London, Feb. 1 (Reuters): Most Britons want an independent inquiry into the intelligence Prime Minister Tony Blair cited as the justification to launch a pre-emptive war on Iraq alongside the US last year, new polls showed today.

Polls in The Mail on Sunday and the Sunday Times showed 61 per cent and 54 per cent of the British public respectively wanted an investigation into London’s much-criticised evidence of Saddam Hussein’s alleged weapons of mass destruction, mirroring pressure in the US on President George W. Bush to launch a similar inquiry.

The figures give added momentum to calls from British opposition politicians and anti-war protesters for an inquiry into evidence flaunted by Blair’s government as justification to send British troops to join in the US-led attack on Iraq.

“There will be a mounting clamour, particularly given events in Washington over the past few days...that we really need a searching examination into the entire basis on which this government took us into that war,” Charles Kennedy, leader of Britain’s Liberal Democrats, told Sky television. Opposition Conservative leader Michael Howard told the Sunday Telegraph he would this week table a parliamentary motion urging an inquiry.
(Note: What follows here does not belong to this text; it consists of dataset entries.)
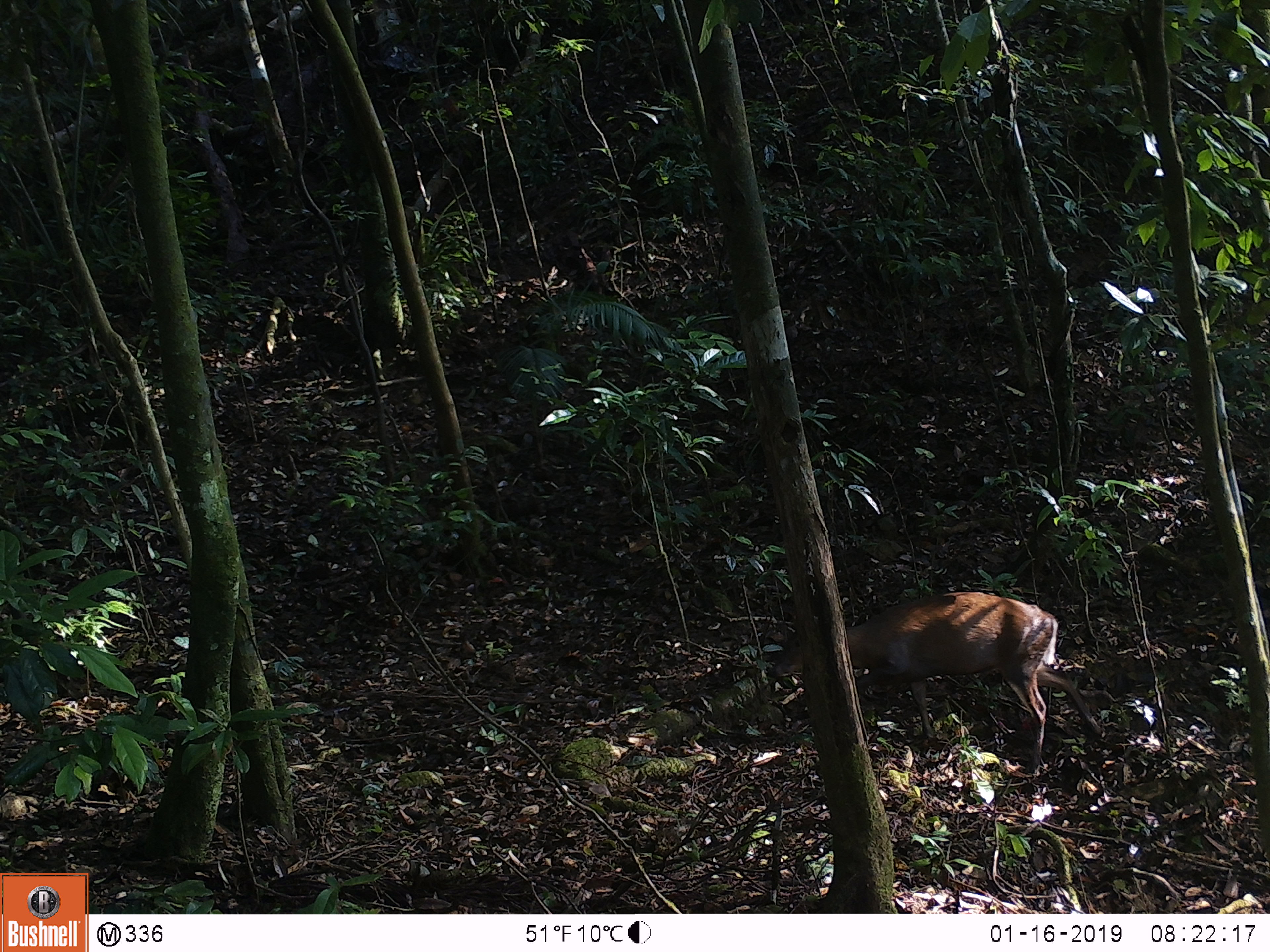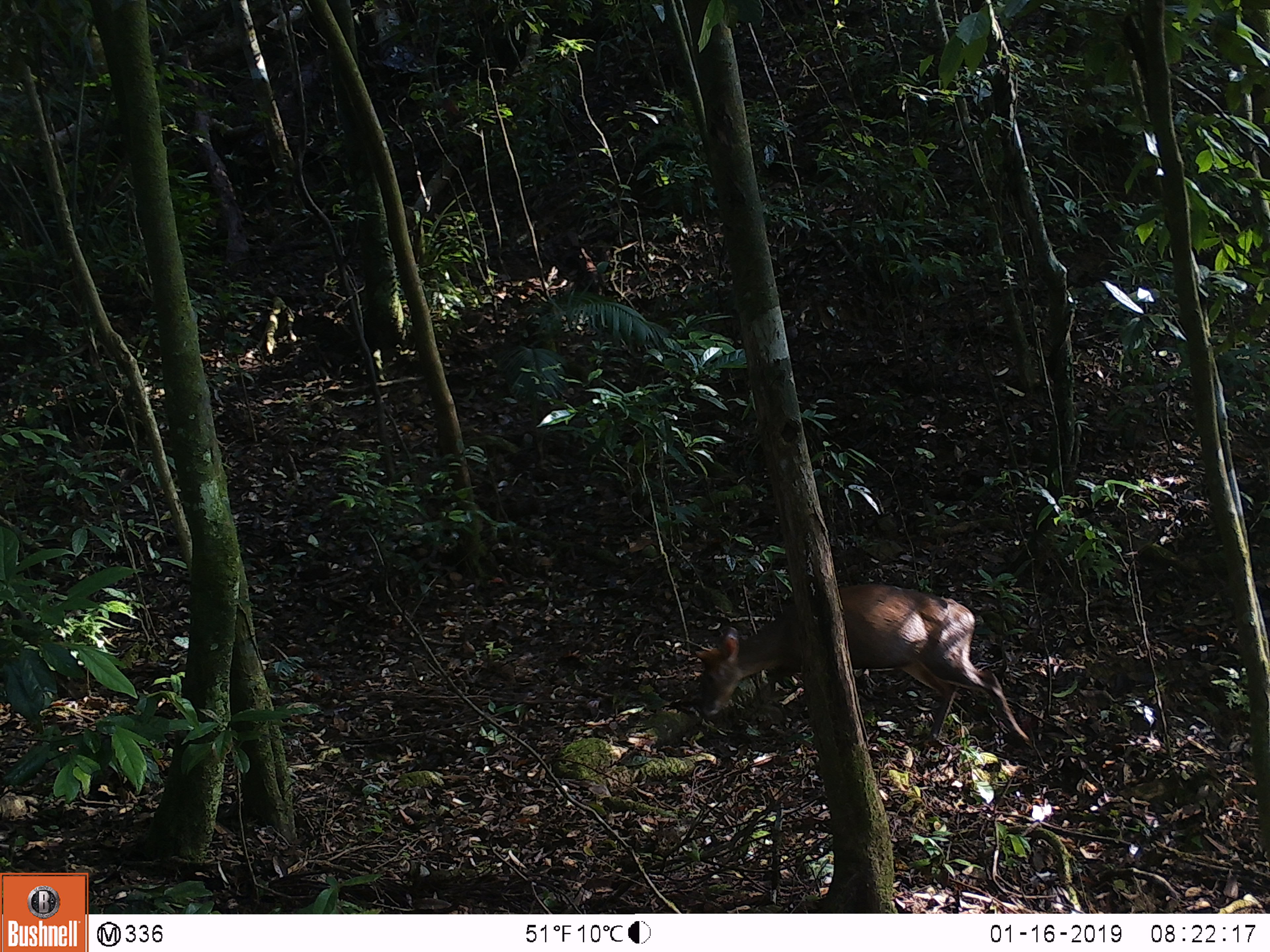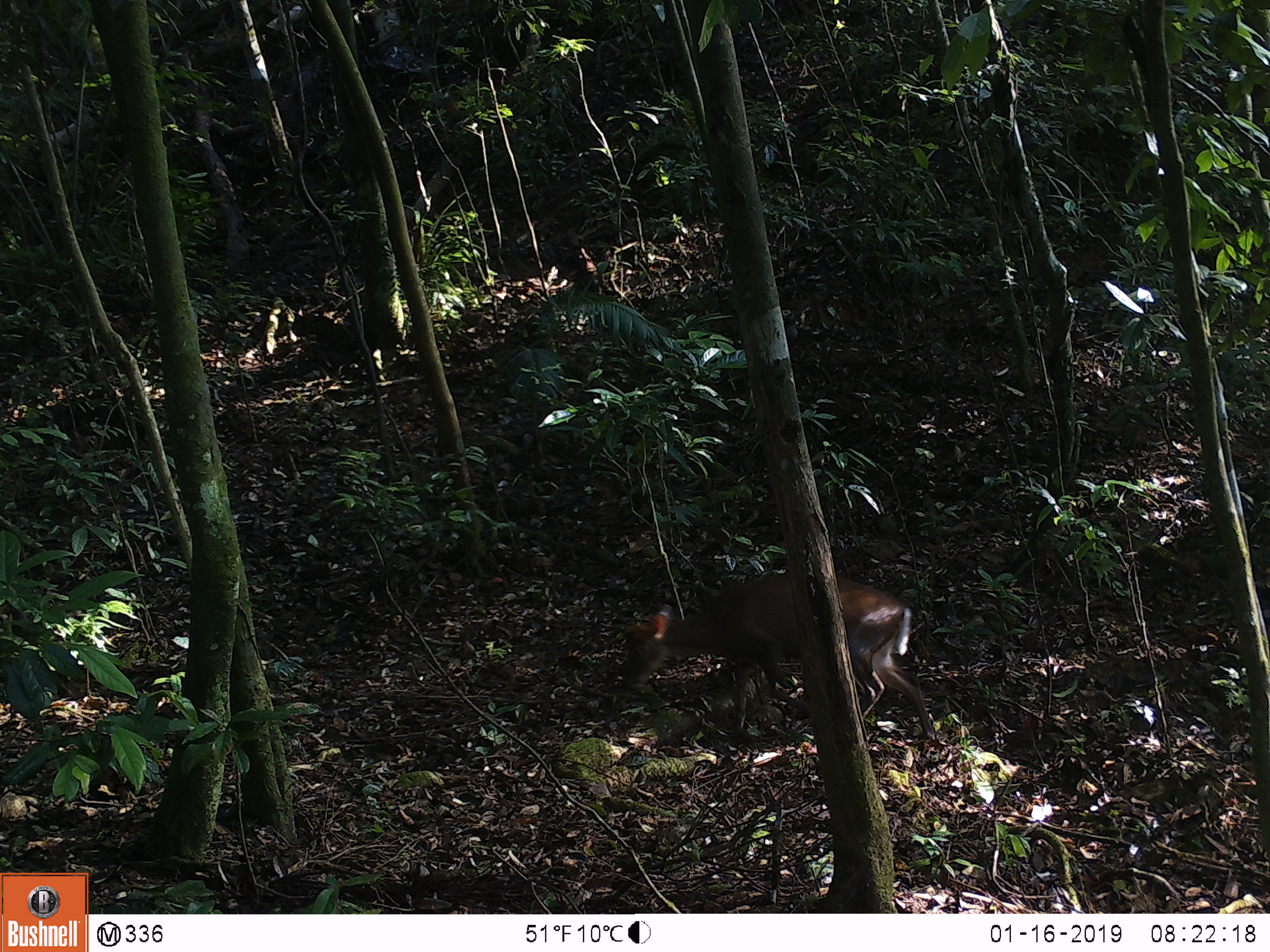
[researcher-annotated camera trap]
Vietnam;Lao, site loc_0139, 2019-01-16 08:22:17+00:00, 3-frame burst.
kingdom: Animalia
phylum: Chordata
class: Mammalia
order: Artiodactyla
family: Cervidae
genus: Muntiacus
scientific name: Muntiacus rooseveltorum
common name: roosevelt's muntjac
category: roosevelts muntjac group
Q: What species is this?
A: Roosevelts muntjac group (roosevelt's muntjac) (Muntiacus rooseveltorum).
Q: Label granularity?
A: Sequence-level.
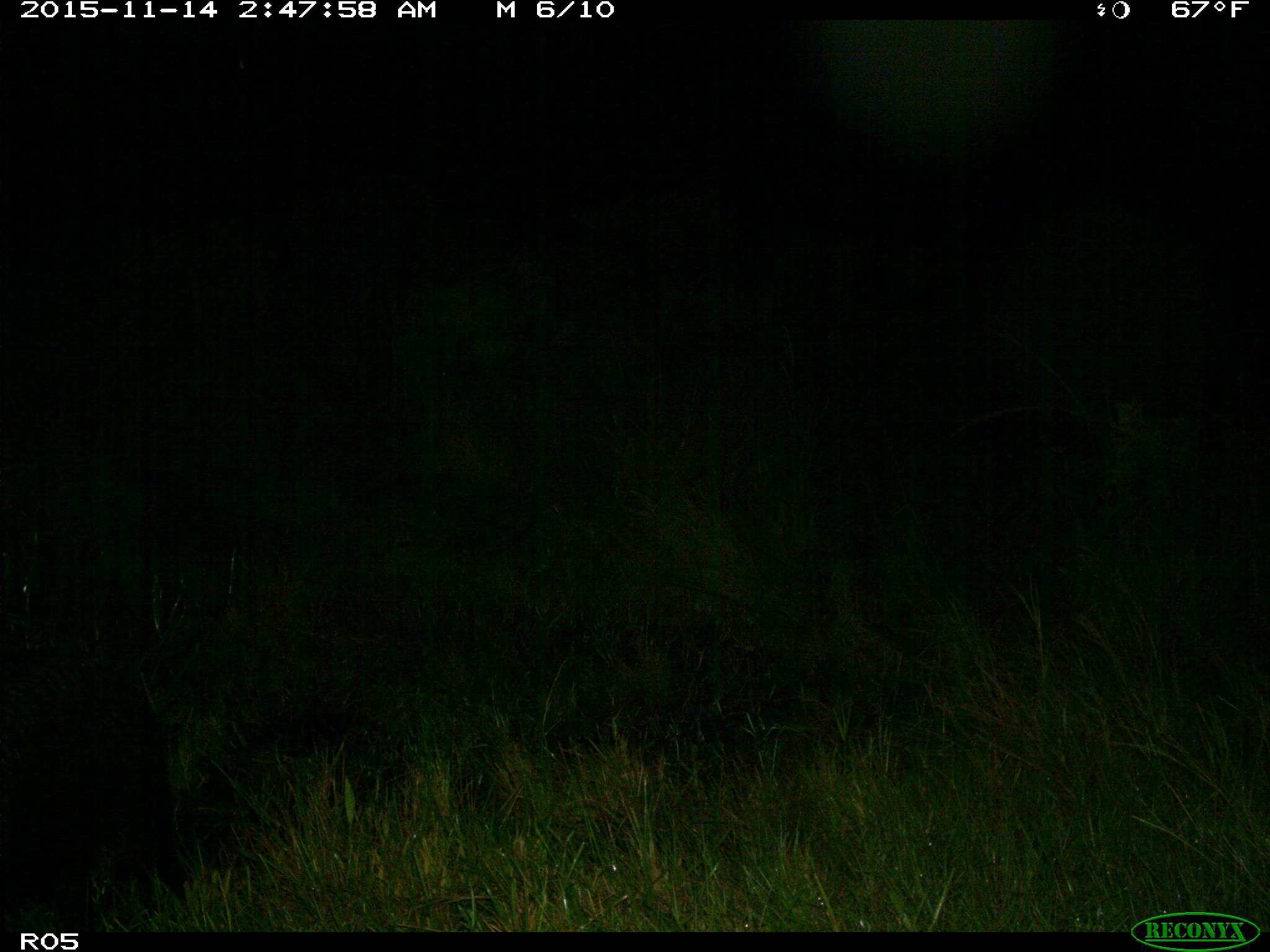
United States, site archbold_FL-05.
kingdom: Animalia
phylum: Chordata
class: Mammalia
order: Artiodactyla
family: Suidae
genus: Sus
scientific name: Sus scrofa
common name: wild boar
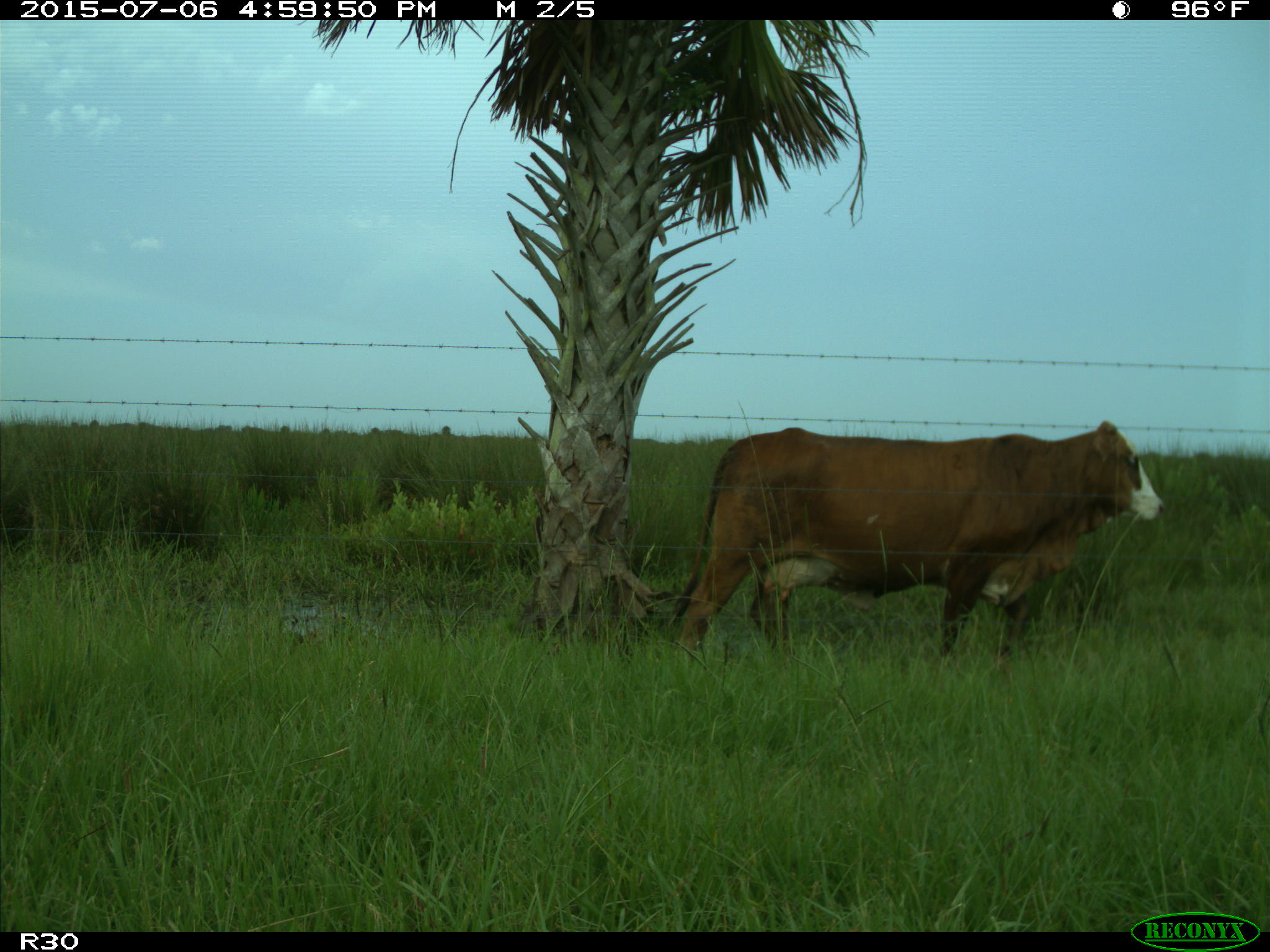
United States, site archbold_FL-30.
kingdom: Animalia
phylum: Chordata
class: Mammalia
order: Artiodactyla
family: Bovidae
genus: Bos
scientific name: Bos taurus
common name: domestic cow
Bos taurus (domestic cow).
Blair was exonerated by judge Lord Hutton of blame for weapons expert David Kelly’s suicide. A newspaper summed it up with a cartoon showing a gleeful Blair exclaiming “I’m off the hook!” as he freed himself from a small fish-hook marked “Hutton” — unaware of a vast anchor-like hook holding him from behind marked “WMD”.

BBC bullied

Greg Dyke, who resigned as director general of the BBC last week after Hutton criticised the BBC in his inquiry into Kelly’s death, today said Blair’s government systematically bullied the broadcaster on its Iraq war coverage, bombarding it with complaints to try to push its own point of view.